Richiamando l’insegnamento della Cassazione (cfr. Cass. n. 574/2005; Cass. n 9161/2002; Cass. n. 4208/2001), il Tribunale ha chiarito i criteri della determinazione di quanto dovuto alla concedente ex art. 1526 c.c., e precisamente:
– l’equo compenso corrispondente alla remunerazione per il godimento del bene;
– il deprezzamento conseguente alla sua non commerciabilità come nuovo nonché al logoramento per l’uso;
– il risarcimento del danno da quantificarsi dal giudice tenendosi conto del “guadagno che il concedente si attendeva dal contraente se l’utilizzatore avesse adempiuto alla propria obbligazione di pagamento dei canoni”.

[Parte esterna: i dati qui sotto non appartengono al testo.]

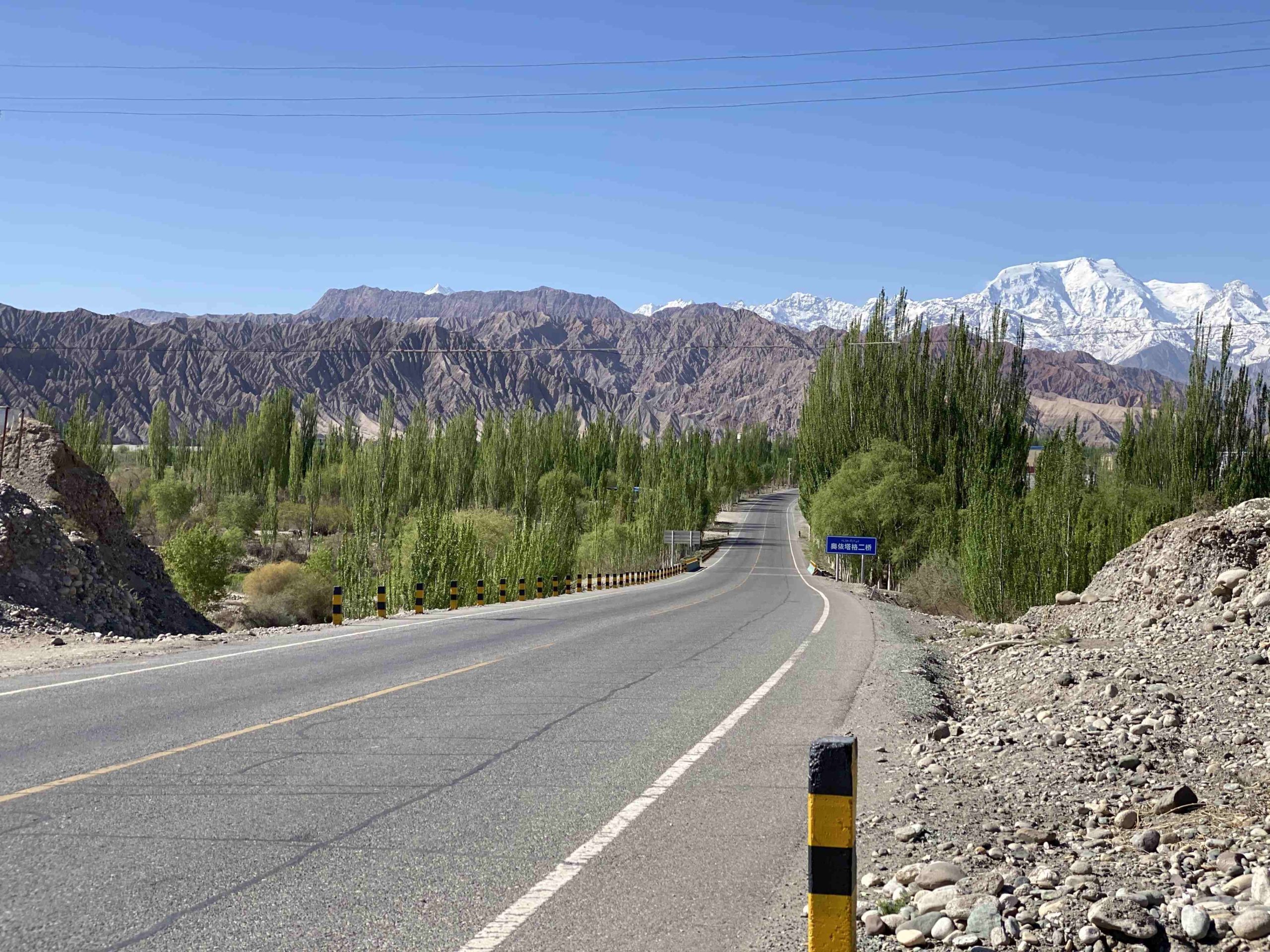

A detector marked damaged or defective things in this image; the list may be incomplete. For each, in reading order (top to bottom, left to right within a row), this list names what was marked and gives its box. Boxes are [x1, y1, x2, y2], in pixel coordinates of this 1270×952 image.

cracked asphalt surface [0, 495, 879, 949]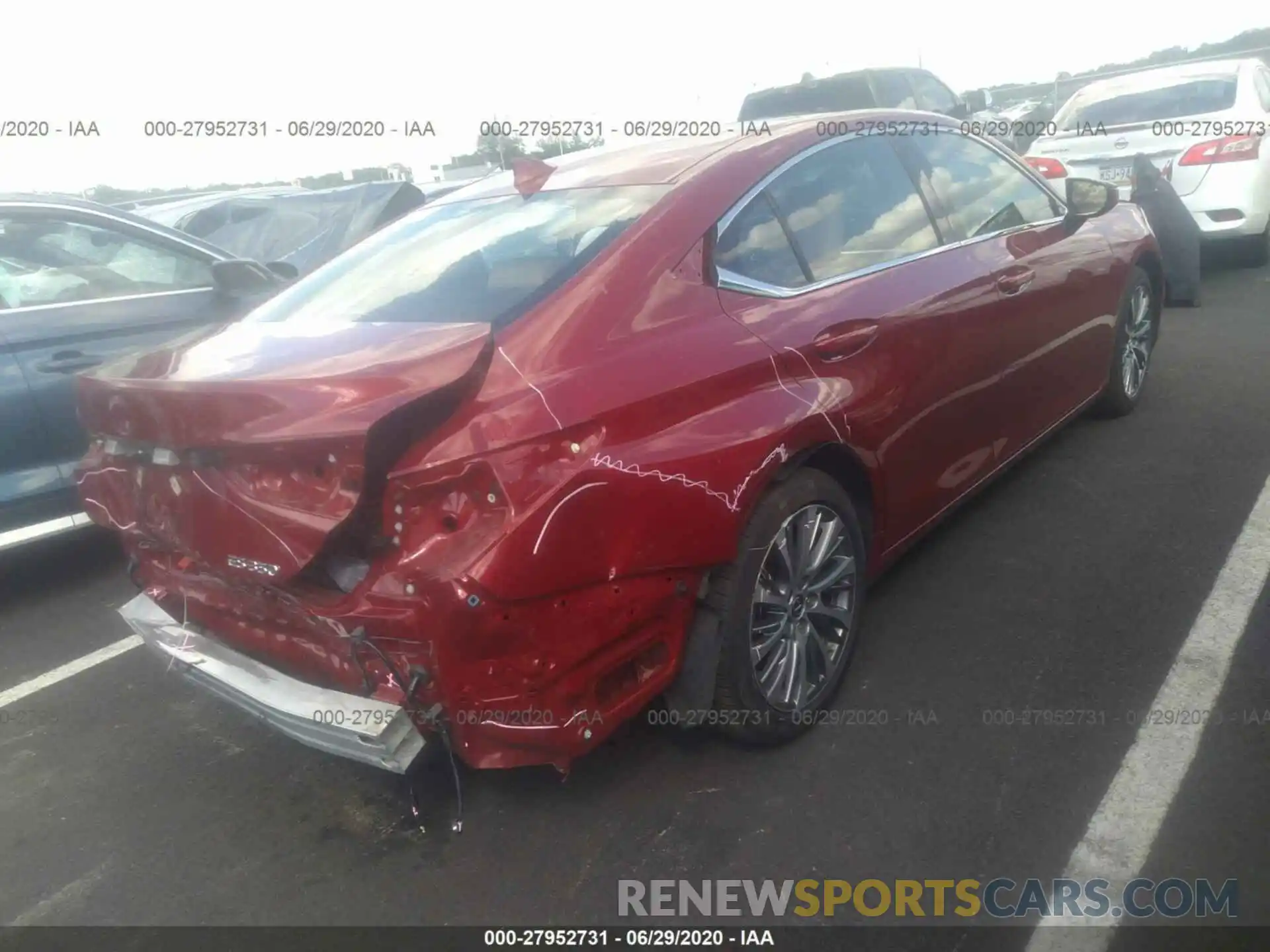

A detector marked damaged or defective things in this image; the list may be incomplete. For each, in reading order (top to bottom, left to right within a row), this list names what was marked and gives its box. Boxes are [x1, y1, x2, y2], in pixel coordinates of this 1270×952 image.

È alla luce di tali principi che la clausola c.d. marciana va valutata al fine di escludere l’applicabilità dell’art.1526 cc.
Ebbene, il Giudice ha analizzato il contenuto della clausola, affermando che essa prevede che la concedente possa esigere, una volta ottenuta la restituzione del bene, il proprio residuo credito in linea capitale (comprensivo di canoni scaduti ed insoluti ed a scadere attualizzati) detratto il valore dei beni restituiti.
Tale pattuizione pertanto è tale da realizzare il contemperamento degli opposti interessi e da evitare un ingiustificato arricchimento da parte della società di leasing.
In definitiva, il Tribunale ha giudicato espressamente “ultronea” l’applicazione dell’art. 1526 c.c. alla fattispecie del leasing traslativo de quo, respingendo in toto le argomentazioni di parte utilizzatrice e dunque rigettando con condanna alle spese la domanda riconvenzionale da essa spiegata.